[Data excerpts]
——

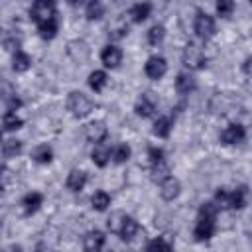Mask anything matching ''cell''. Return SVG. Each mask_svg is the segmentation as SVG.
Listing matches in <instances>:
<instances>
[{
    "instance_id": "6da1fadb",
    "label": "cell",
    "mask_w": 252,
    "mask_h": 252,
    "mask_svg": "<svg viewBox=\"0 0 252 252\" xmlns=\"http://www.w3.org/2000/svg\"><path fill=\"white\" fill-rule=\"evenodd\" d=\"M217 213H219V207L215 205V201H207V203H203L199 207V217H197V222H195V228H193L195 240L203 242V240H209L215 234Z\"/></svg>"
},
{
    "instance_id": "7a4b0ae2",
    "label": "cell",
    "mask_w": 252,
    "mask_h": 252,
    "mask_svg": "<svg viewBox=\"0 0 252 252\" xmlns=\"http://www.w3.org/2000/svg\"><path fill=\"white\" fill-rule=\"evenodd\" d=\"M67 110L75 116V118H85L89 116L93 110H94V104L93 100L81 93V91H71L69 96H67Z\"/></svg>"
},
{
    "instance_id": "3957f363",
    "label": "cell",
    "mask_w": 252,
    "mask_h": 252,
    "mask_svg": "<svg viewBox=\"0 0 252 252\" xmlns=\"http://www.w3.org/2000/svg\"><path fill=\"white\" fill-rule=\"evenodd\" d=\"M181 61L183 65L189 69V71H199L207 65V55L203 51V47H199L197 43L189 41L185 47H183V53H181Z\"/></svg>"
},
{
    "instance_id": "277c9868",
    "label": "cell",
    "mask_w": 252,
    "mask_h": 252,
    "mask_svg": "<svg viewBox=\"0 0 252 252\" xmlns=\"http://www.w3.org/2000/svg\"><path fill=\"white\" fill-rule=\"evenodd\" d=\"M30 16L35 22V26H41V24H45L49 20H55L57 18L55 0H33L32 10H30Z\"/></svg>"
},
{
    "instance_id": "5b68a950",
    "label": "cell",
    "mask_w": 252,
    "mask_h": 252,
    "mask_svg": "<svg viewBox=\"0 0 252 252\" xmlns=\"http://www.w3.org/2000/svg\"><path fill=\"white\" fill-rule=\"evenodd\" d=\"M193 30H195L199 39L209 41L215 35V20H213V16H209L207 12H197L195 22H193Z\"/></svg>"
},
{
    "instance_id": "8992f818",
    "label": "cell",
    "mask_w": 252,
    "mask_h": 252,
    "mask_svg": "<svg viewBox=\"0 0 252 252\" xmlns=\"http://www.w3.org/2000/svg\"><path fill=\"white\" fill-rule=\"evenodd\" d=\"M144 73L148 75V79L158 81L167 73V61L161 55H152L144 65Z\"/></svg>"
},
{
    "instance_id": "52a82bcc",
    "label": "cell",
    "mask_w": 252,
    "mask_h": 252,
    "mask_svg": "<svg viewBox=\"0 0 252 252\" xmlns=\"http://www.w3.org/2000/svg\"><path fill=\"white\" fill-rule=\"evenodd\" d=\"M156 108H158V100H156V96H154L152 93H142V94L138 96L136 104H134V110H136V114H138L140 118H150V116H154Z\"/></svg>"
},
{
    "instance_id": "ba28073f",
    "label": "cell",
    "mask_w": 252,
    "mask_h": 252,
    "mask_svg": "<svg viewBox=\"0 0 252 252\" xmlns=\"http://www.w3.org/2000/svg\"><path fill=\"white\" fill-rule=\"evenodd\" d=\"M108 136V128L102 120H93L85 126V138L91 142V144H102Z\"/></svg>"
},
{
    "instance_id": "9c48e42d",
    "label": "cell",
    "mask_w": 252,
    "mask_h": 252,
    "mask_svg": "<svg viewBox=\"0 0 252 252\" xmlns=\"http://www.w3.org/2000/svg\"><path fill=\"white\" fill-rule=\"evenodd\" d=\"M244 140H246V128H244L242 124H238V122L228 124V126L220 132V142H222V144L232 146V144H240V142H244Z\"/></svg>"
},
{
    "instance_id": "30bf717a",
    "label": "cell",
    "mask_w": 252,
    "mask_h": 252,
    "mask_svg": "<svg viewBox=\"0 0 252 252\" xmlns=\"http://www.w3.org/2000/svg\"><path fill=\"white\" fill-rule=\"evenodd\" d=\"M179 193H181V183H179L177 177L169 175V177H165L163 181H159V195H161V199L173 201V199L179 197Z\"/></svg>"
},
{
    "instance_id": "8fae6325",
    "label": "cell",
    "mask_w": 252,
    "mask_h": 252,
    "mask_svg": "<svg viewBox=\"0 0 252 252\" xmlns=\"http://www.w3.org/2000/svg\"><path fill=\"white\" fill-rule=\"evenodd\" d=\"M100 61H102L104 67L116 69V67L122 63V49L116 47V45H106V47L100 51Z\"/></svg>"
},
{
    "instance_id": "7c38bea8",
    "label": "cell",
    "mask_w": 252,
    "mask_h": 252,
    "mask_svg": "<svg viewBox=\"0 0 252 252\" xmlns=\"http://www.w3.org/2000/svg\"><path fill=\"white\" fill-rule=\"evenodd\" d=\"M20 205H22L24 215H33V213H37V209L43 205V195L37 193V191H32V193L24 195V199L20 201Z\"/></svg>"
},
{
    "instance_id": "4fadbf2b",
    "label": "cell",
    "mask_w": 252,
    "mask_h": 252,
    "mask_svg": "<svg viewBox=\"0 0 252 252\" xmlns=\"http://www.w3.org/2000/svg\"><path fill=\"white\" fill-rule=\"evenodd\" d=\"M104 240H106V236L100 230H96V228L94 230H89L83 236V248L89 250V252H96V250H100L104 246Z\"/></svg>"
},
{
    "instance_id": "5bb4252c",
    "label": "cell",
    "mask_w": 252,
    "mask_h": 252,
    "mask_svg": "<svg viewBox=\"0 0 252 252\" xmlns=\"http://www.w3.org/2000/svg\"><path fill=\"white\" fill-rule=\"evenodd\" d=\"M65 185H67V189H69V191H73V193L83 191V189H85V185H87V173H85L83 169H71V171H69V175H67Z\"/></svg>"
},
{
    "instance_id": "9a60e30c",
    "label": "cell",
    "mask_w": 252,
    "mask_h": 252,
    "mask_svg": "<svg viewBox=\"0 0 252 252\" xmlns=\"http://www.w3.org/2000/svg\"><path fill=\"white\" fill-rule=\"evenodd\" d=\"M197 89V81H195V77L191 75V73H179L177 77H175V91L179 93V94H189V93H193Z\"/></svg>"
},
{
    "instance_id": "2e32d148",
    "label": "cell",
    "mask_w": 252,
    "mask_h": 252,
    "mask_svg": "<svg viewBox=\"0 0 252 252\" xmlns=\"http://www.w3.org/2000/svg\"><path fill=\"white\" fill-rule=\"evenodd\" d=\"M110 158H112V150L108 146H104V142L102 144H94V150L91 154V159H93L94 165L104 167V165H108Z\"/></svg>"
},
{
    "instance_id": "e0dca14e",
    "label": "cell",
    "mask_w": 252,
    "mask_h": 252,
    "mask_svg": "<svg viewBox=\"0 0 252 252\" xmlns=\"http://www.w3.org/2000/svg\"><path fill=\"white\" fill-rule=\"evenodd\" d=\"M150 12H152V4H150V2H138V4H134V6L128 10V16H130L132 22L140 24V22H144V20L150 16Z\"/></svg>"
},
{
    "instance_id": "ac0fdd59",
    "label": "cell",
    "mask_w": 252,
    "mask_h": 252,
    "mask_svg": "<svg viewBox=\"0 0 252 252\" xmlns=\"http://www.w3.org/2000/svg\"><path fill=\"white\" fill-rule=\"evenodd\" d=\"M171 128H173V120H171L169 116H158L156 122H154L152 132H154V136H158V138H167L169 132H171Z\"/></svg>"
},
{
    "instance_id": "d6986e66",
    "label": "cell",
    "mask_w": 252,
    "mask_h": 252,
    "mask_svg": "<svg viewBox=\"0 0 252 252\" xmlns=\"http://www.w3.org/2000/svg\"><path fill=\"white\" fill-rule=\"evenodd\" d=\"M30 67H32V57H30L26 51L16 49V53H14V57H12V69H14L16 73H24V71H28Z\"/></svg>"
},
{
    "instance_id": "ffe728a7",
    "label": "cell",
    "mask_w": 252,
    "mask_h": 252,
    "mask_svg": "<svg viewBox=\"0 0 252 252\" xmlns=\"http://www.w3.org/2000/svg\"><path fill=\"white\" fill-rule=\"evenodd\" d=\"M138 232H140V224H138L132 217H128V219H126V222H124V226L120 228L118 236H120L124 242H132V240L138 236Z\"/></svg>"
},
{
    "instance_id": "44dd1931",
    "label": "cell",
    "mask_w": 252,
    "mask_h": 252,
    "mask_svg": "<svg viewBox=\"0 0 252 252\" xmlns=\"http://www.w3.org/2000/svg\"><path fill=\"white\" fill-rule=\"evenodd\" d=\"M32 159L37 161V163H49V161L53 159V150H51V146H47V144L35 146L33 152H32Z\"/></svg>"
},
{
    "instance_id": "7402d4cb",
    "label": "cell",
    "mask_w": 252,
    "mask_h": 252,
    "mask_svg": "<svg viewBox=\"0 0 252 252\" xmlns=\"http://www.w3.org/2000/svg\"><path fill=\"white\" fill-rule=\"evenodd\" d=\"M22 124H24V120L16 114V110H6V112H4V116H2V126H4L6 132H14V130L22 128Z\"/></svg>"
},
{
    "instance_id": "603a6c76",
    "label": "cell",
    "mask_w": 252,
    "mask_h": 252,
    "mask_svg": "<svg viewBox=\"0 0 252 252\" xmlns=\"http://www.w3.org/2000/svg\"><path fill=\"white\" fill-rule=\"evenodd\" d=\"M108 85V75L104 71H93L89 75V87L94 91V93H100L104 87Z\"/></svg>"
},
{
    "instance_id": "cb8c5ba5",
    "label": "cell",
    "mask_w": 252,
    "mask_h": 252,
    "mask_svg": "<svg viewBox=\"0 0 252 252\" xmlns=\"http://www.w3.org/2000/svg\"><path fill=\"white\" fill-rule=\"evenodd\" d=\"M91 205L94 211H106L110 207V195L106 191H94L93 197H91Z\"/></svg>"
},
{
    "instance_id": "d4e9b609",
    "label": "cell",
    "mask_w": 252,
    "mask_h": 252,
    "mask_svg": "<svg viewBox=\"0 0 252 252\" xmlns=\"http://www.w3.org/2000/svg\"><path fill=\"white\" fill-rule=\"evenodd\" d=\"M126 219H128V215H126V213H122V211H116V213H112V215L108 217V220H106V226H108V230H110V232H114V234H118V232H120V228L124 226Z\"/></svg>"
},
{
    "instance_id": "484cf974",
    "label": "cell",
    "mask_w": 252,
    "mask_h": 252,
    "mask_svg": "<svg viewBox=\"0 0 252 252\" xmlns=\"http://www.w3.org/2000/svg\"><path fill=\"white\" fill-rule=\"evenodd\" d=\"M85 16L87 20H98L104 16V4L102 0H89L87 8H85Z\"/></svg>"
},
{
    "instance_id": "4316f807",
    "label": "cell",
    "mask_w": 252,
    "mask_h": 252,
    "mask_svg": "<svg viewBox=\"0 0 252 252\" xmlns=\"http://www.w3.org/2000/svg\"><path fill=\"white\" fill-rule=\"evenodd\" d=\"M20 152H22V142H20V140H16V138H8V140H4V144H2V154H4L6 159L16 158Z\"/></svg>"
},
{
    "instance_id": "83f0119b",
    "label": "cell",
    "mask_w": 252,
    "mask_h": 252,
    "mask_svg": "<svg viewBox=\"0 0 252 252\" xmlns=\"http://www.w3.org/2000/svg\"><path fill=\"white\" fill-rule=\"evenodd\" d=\"M57 30H59L57 18H55V20H49V22H45V24H41V26H37V32H39V35H41L43 39H53V37L57 35Z\"/></svg>"
},
{
    "instance_id": "f1b7e54d",
    "label": "cell",
    "mask_w": 252,
    "mask_h": 252,
    "mask_svg": "<svg viewBox=\"0 0 252 252\" xmlns=\"http://www.w3.org/2000/svg\"><path fill=\"white\" fill-rule=\"evenodd\" d=\"M246 205V187H238L234 191H230V209L238 211Z\"/></svg>"
},
{
    "instance_id": "f546056e",
    "label": "cell",
    "mask_w": 252,
    "mask_h": 252,
    "mask_svg": "<svg viewBox=\"0 0 252 252\" xmlns=\"http://www.w3.org/2000/svg\"><path fill=\"white\" fill-rule=\"evenodd\" d=\"M171 173H169V165L165 163V159H161V161H158V163H154L152 165V179L154 181H163L165 177H169Z\"/></svg>"
},
{
    "instance_id": "4dcf8cb0",
    "label": "cell",
    "mask_w": 252,
    "mask_h": 252,
    "mask_svg": "<svg viewBox=\"0 0 252 252\" xmlns=\"http://www.w3.org/2000/svg\"><path fill=\"white\" fill-rule=\"evenodd\" d=\"M163 37H165V28L161 24H156L150 28V32H148V43L150 45H159L163 41Z\"/></svg>"
},
{
    "instance_id": "1f68e13d",
    "label": "cell",
    "mask_w": 252,
    "mask_h": 252,
    "mask_svg": "<svg viewBox=\"0 0 252 252\" xmlns=\"http://www.w3.org/2000/svg\"><path fill=\"white\" fill-rule=\"evenodd\" d=\"M130 154H132V150L128 144H118L112 150V159H114V163H124V161H128Z\"/></svg>"
},
{
    "instance_id": "d6a6232c",
    "label": "cell",
    "mask_w": 252,
    "mask_h": 252,
    "mask_svg": "<svg viewBox=\"0 0 252 252\" xmlns=\"http://www.w3.org/2000/svg\"><path fill=\"white\" fill-rule=\"evenodd\" d=\"M215 205L219 207V211H228L230 209V191H226V189H219L217 193H215Z\"/></svg>"
},
{
    "instance_id": "836d02e7",
    "label": "cell",
    "mask_w": 252,
    "mask_h": 252,
    "mask_svg": "<svg viewBox=\"0 0 252 252\" xmlns=\"http://www.w3.org/2000/svg\"><path fill=\"white\" fill-rule=\"evenodd\" d=\"M217 14L220 16V18H230L232 16V12H234V8H236V4H234V0H217Z\"/></svg>"
},
{
    "instance_id": "e575fe53",
    "label": "cell",
    "mask_w": 252,
    "mask_h": 252,
    "mask_svg": "<svg viewBox=\"0 0 252 252\" xmlns=\"http://www.w3.org/2000/svg\"><path fill=\"white\" fill-rule=\"evenodd\" d=\"M171 248H173V244L163 240L161 236H158V238H154L146 244V250H171Z\"/></svg>"
},
{
    "instance_id": "d590c367",
    "label": "cell",
    "mask_w": 252,
    "mask_h": 252,
    "mask_svg": "<svg viewBox=\"0 0 252 252\" xmlns=\"http://www.w3.org/2000/svg\"><path fill=\"white\" fill-rule=\"evenodd\" d=\"M148 156H150V163L154 165V163H158V161H161L163 159V150L161 148H148Z\"/></svg>"
},
{
    "instance_id": "8d00e7d4",
    "label": "cell",
    "mask_w": 252,
    "mask_h": 252,
    "mask_svg": "<svg viewBox=\"0 0 252 252\" xmlns=\"http://www.w3.org/2000/svg\"><path fill=\"white\" fill-rule=\"evenodd\" d=\"M22 106V100L14 94V96H6V110H18Z\"/></svg>"
},
{
    "instance_id": "74e56055",
    "label": "cell",
    "mask_w": 252,
    "mask_h": 252,
    "mask_svg": "<svg viewBox=\"0 0 252 252\" xmlns=\"http://www.w3.org/2000/svg\"><path fill=\"white\" fill-rule=\"evenodd\" d=\"M242 73H244L248 79H252V55L244 59V63H242Z\"/></svg>"
},
{
    "instance_id": "f35d334b",
    "label": "cell",
    "mask_w": 252,
    "mask_h": 252,
    "mask_svg": "<svg viewBox=\"0 0 252 252\" xmlns=\"http://www.w3.org/2000/svg\"><path fill=\"white\" fill-rule=\"evenodd\" d=\"M67 2H69L71 6H81V4H83V0H67Z\"/></svg>"
},
{
    "instance_id": "ab89813d",
    "label": "cell",
    "mask_w": 252,
    "mask_h": 252,
    "mask_svg": "<svg viewBox=\"0 0 252 252\" xmlns=\"http://www.w3.org/2000/svg\"><path fill=\"white\" fill-rule=\"evenodd\" d=\"M250 2H252V0H250Z\"/></svg>"
}]
</instances>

——

Exercise objective. Count the lines in the entries above that contain the string "instances", matching case exactly. Reply with the number alone.

Exercise answer. 3